Bruce Eckel wouldn't know why to switch from Python to Ruby

C

cyberco

Bruce Eckel (author of amongst other popular books 'Thinking in Java')
has doubts why anybody would switch from Python to Ruby. An interesting
read:

http://www.artima.com/weblogs/viewpost.jsp?thread=141312

To quote him:

"The person I want to hear from is the core Python expert, someone who
knows that language incredibly well, who has decided that Ruby is just
so much better that all the mature Python libraries and community
expertise doesn't hold a candle to the value of moving to Ruby. That
person would be able to make a compelling, feature-by-feature argument"

Any Python experts here? :)
 
R

Robert Klemme

cyberco said:
Bruce Eckel (author of amongst other popular books 'Thinking in Java')
has doubts why anybody would switch from Python to Ruby. An
interesting read:

http://www.artima.com/weblogs/viewpost.jsp?thread=141312

Thanks for the interesting read!
To quote him:

"The person I want to hear from is the core Python expert, someone who
knows that language incredibly well, who has decided that Ruby is just
so much better that all the mature Python libraries and community
expertise doesn't hold a candle to the value of moving to Ruby. That
person would be able to make a compelling, feature-by-feature
argument"

Any Python experts here? :)

They probably forgot all their Python once they started with Ruby... ;-)

robert
 
D

David Balmain

I've done some programming in Python. I have to say that it's really
difficult trying to compare the two languages. Saying one is better
than the other seems pointless to me. Really it just comes down to
which language fits your brain the best. And even then, why limit
yourself to one. As the pragmatic programmes espouse, it really helps
to learn as many languages as you can.

Dave
 
S

Steve Litt

Bruce Eckel (author of amongst other popular books 'Thinking in
Java') has doubts why anybody would switch from Python to Ruby.
An interesting read:

http://www.artima.com/weblogs/viewpost.jsp?thread=141312

To quote him:

"The person I want to hear from is the core Python expert,
someone who knows that language incredibly well, who has decided
that Ruby is just so much better that all the mature Python
libraries and community expertise doesn't hold a candle to the
value of moving to Ruby. That person would be able to make a
compelling, feature-by-feature argument"

Any Python experts here? :)

I'm nowhere near a Python expert (nor a Ruby one) but I'll tell you
one thing -- with Python you can make a private class member only
by prepending a double underscore, and there are no protected class
members at all. I think the encapsulation is better in Ruby.

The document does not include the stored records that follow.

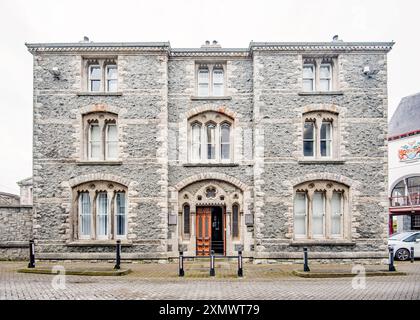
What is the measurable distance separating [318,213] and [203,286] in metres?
8.27

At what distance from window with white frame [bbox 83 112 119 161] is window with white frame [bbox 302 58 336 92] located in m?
9.16

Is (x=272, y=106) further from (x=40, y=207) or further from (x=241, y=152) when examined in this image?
(x=40, y=207)

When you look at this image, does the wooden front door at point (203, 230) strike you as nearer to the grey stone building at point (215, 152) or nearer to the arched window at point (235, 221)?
the grey stone building at point (215, 152)

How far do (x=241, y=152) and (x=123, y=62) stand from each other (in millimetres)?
6885

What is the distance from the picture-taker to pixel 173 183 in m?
18.3

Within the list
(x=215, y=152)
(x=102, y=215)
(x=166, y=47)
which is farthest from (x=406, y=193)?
(x=102, y=215)

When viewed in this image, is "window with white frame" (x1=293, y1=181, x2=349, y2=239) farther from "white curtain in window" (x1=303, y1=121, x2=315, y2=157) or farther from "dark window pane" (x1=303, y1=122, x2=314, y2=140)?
"dark window pane" (x1=303, y1=122, x2=314, y2=140)

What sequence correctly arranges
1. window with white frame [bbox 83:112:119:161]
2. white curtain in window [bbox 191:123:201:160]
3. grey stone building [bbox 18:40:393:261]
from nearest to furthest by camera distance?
grey stone building [bbox 18:40:393:261], window with white frame [bbox 83:112:119:161], white curtain in window [bbox 191:123:201:160]

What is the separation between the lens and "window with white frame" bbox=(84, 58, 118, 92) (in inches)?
730

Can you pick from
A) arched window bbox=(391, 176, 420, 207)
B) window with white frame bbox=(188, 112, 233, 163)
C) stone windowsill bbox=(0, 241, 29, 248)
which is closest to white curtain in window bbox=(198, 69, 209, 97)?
window with white frame bbox=(188, 112, 233, 163)

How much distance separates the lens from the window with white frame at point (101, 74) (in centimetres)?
1853

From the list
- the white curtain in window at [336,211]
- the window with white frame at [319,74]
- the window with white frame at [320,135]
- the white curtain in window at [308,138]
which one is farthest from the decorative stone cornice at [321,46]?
the white curtain in window at [336,211]
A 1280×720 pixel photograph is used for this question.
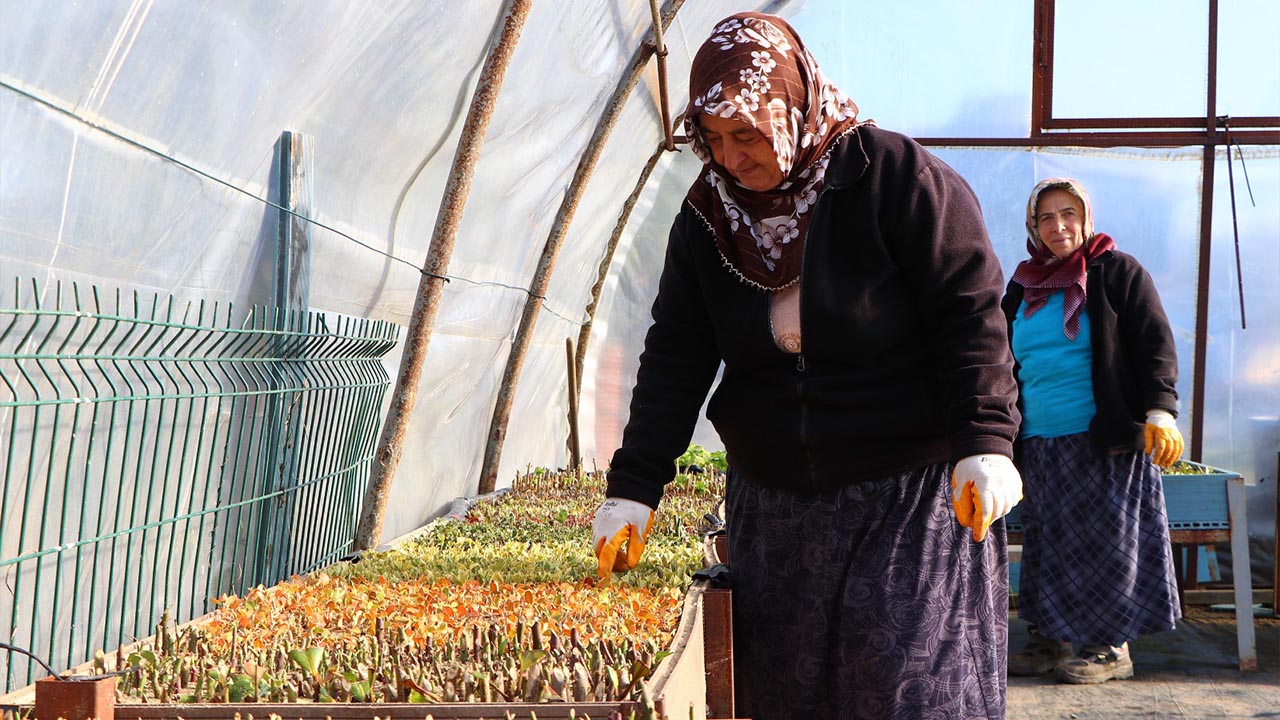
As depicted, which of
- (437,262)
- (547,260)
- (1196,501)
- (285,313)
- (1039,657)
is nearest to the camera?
(285,313)

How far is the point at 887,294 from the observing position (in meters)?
2.06

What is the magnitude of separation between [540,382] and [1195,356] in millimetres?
4433

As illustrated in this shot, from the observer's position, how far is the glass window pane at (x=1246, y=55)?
733 centimetres

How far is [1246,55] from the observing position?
7.40m

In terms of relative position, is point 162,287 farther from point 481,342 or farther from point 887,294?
point 481,342

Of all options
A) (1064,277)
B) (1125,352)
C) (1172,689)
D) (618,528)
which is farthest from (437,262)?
(1172,689)

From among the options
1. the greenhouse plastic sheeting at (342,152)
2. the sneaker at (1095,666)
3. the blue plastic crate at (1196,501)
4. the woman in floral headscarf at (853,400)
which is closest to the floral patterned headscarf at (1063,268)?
the blue plastic crate at (1196,501)

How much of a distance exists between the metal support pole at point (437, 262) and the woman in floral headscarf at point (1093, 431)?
2.15m

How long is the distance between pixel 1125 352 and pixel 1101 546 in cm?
74

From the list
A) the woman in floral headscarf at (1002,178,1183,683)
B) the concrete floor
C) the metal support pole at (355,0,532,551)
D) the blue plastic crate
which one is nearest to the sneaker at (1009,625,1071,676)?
the concrete floor

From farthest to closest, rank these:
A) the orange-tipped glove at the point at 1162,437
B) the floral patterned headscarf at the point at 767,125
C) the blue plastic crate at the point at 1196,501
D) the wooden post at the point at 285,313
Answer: the blue plastic crate at the point at 1196,501 → the orange-tipped glove at the point at 1162,437 → the wooden post at the point at 285,313 → the floral patterned headscarf at the point at 767,125

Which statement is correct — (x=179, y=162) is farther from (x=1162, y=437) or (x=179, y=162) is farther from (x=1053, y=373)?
(x=1162, y=437)

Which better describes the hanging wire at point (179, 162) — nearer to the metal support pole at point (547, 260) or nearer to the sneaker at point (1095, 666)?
the metal support pole at point (547, 260)

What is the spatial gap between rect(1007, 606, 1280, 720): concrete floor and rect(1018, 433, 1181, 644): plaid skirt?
0.24 metres
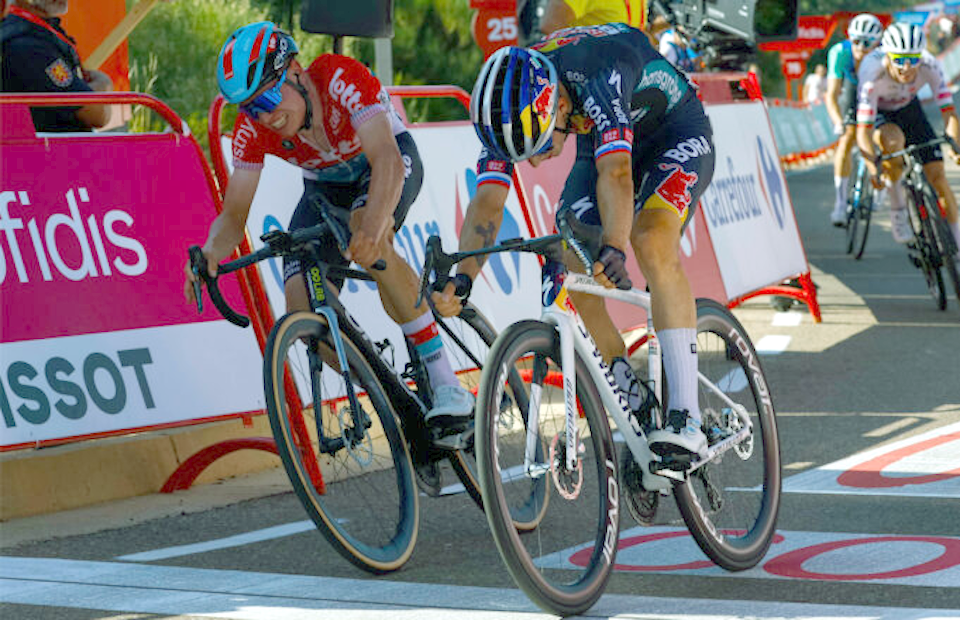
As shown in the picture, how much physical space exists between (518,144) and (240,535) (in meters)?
2.33

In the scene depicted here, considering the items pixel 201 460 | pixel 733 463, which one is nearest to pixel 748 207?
pixel 201 460

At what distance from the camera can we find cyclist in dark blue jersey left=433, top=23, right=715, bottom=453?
5.19m

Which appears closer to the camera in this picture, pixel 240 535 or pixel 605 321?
pixel 605 321

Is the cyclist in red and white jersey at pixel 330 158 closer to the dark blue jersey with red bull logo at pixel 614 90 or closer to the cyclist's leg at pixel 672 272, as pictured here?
the dark blue jersey with red bull logo at pixel 614 90

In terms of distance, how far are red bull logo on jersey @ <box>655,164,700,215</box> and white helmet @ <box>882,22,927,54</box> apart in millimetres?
7690

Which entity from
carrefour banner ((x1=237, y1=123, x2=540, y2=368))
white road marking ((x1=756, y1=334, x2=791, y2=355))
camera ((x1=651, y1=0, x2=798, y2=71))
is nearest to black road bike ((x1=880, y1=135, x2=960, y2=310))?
white road marking ((x1=756, y1=334, x2=791, y2=355))

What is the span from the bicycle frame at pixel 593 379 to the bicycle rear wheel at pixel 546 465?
0.06 feet

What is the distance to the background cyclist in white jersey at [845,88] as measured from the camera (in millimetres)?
17453

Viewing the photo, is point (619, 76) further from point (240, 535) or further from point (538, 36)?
point (538, 36)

Python's an excellent language, and I really appreciate its
subordination by indentation (see
http://www.troubleshooters.com/tpromag/199908/index.htm#_readability
for reasons).

SteveT
 
R

rcoder

Eckel's article is getting pretty long in the tooth at this point -- I
remember reading it back when I was a Python user several years ago,
and it actually delayed my swith to Ruby for a few months, at least. I
probably don't qualify as a Python expert, but after being exposed to
both for non-trivial projects, there are definitely some differences
that make me prefer Ruby.

First, because all object "slots" in Python are public, (stupid
conventions like underscore prefixes aside) you see a lot of code like
this:

obj.setFoo("bar")

This is because 'obj.foo = "bar"' is a direct assignment, with no
method call involved. Since that's an encapsulation no-no, you get a
bunch of long-winded setFoo and getFoo methods all over the place,
which gives me nasty flashbacks to my days writing Java code. (Note:
this is probably getting better now with the standard decorator syntax
making automatic slot wrapper code generator more acceptable in the
Python world.)

Second, the crippled 'lambda' form (you can't include multiple
statements, since Python imposes its fugly statement/expression
separation) means you either a) give up on some very elegant potential
uses of first-order functions, or b) pollute your namespace with a
bunch of throw-away definitions that should be anonymous. Blocks and
proc/lamba objects feel more expressive, at the cost of having to use
the #call or #[] methods to actually invoke them.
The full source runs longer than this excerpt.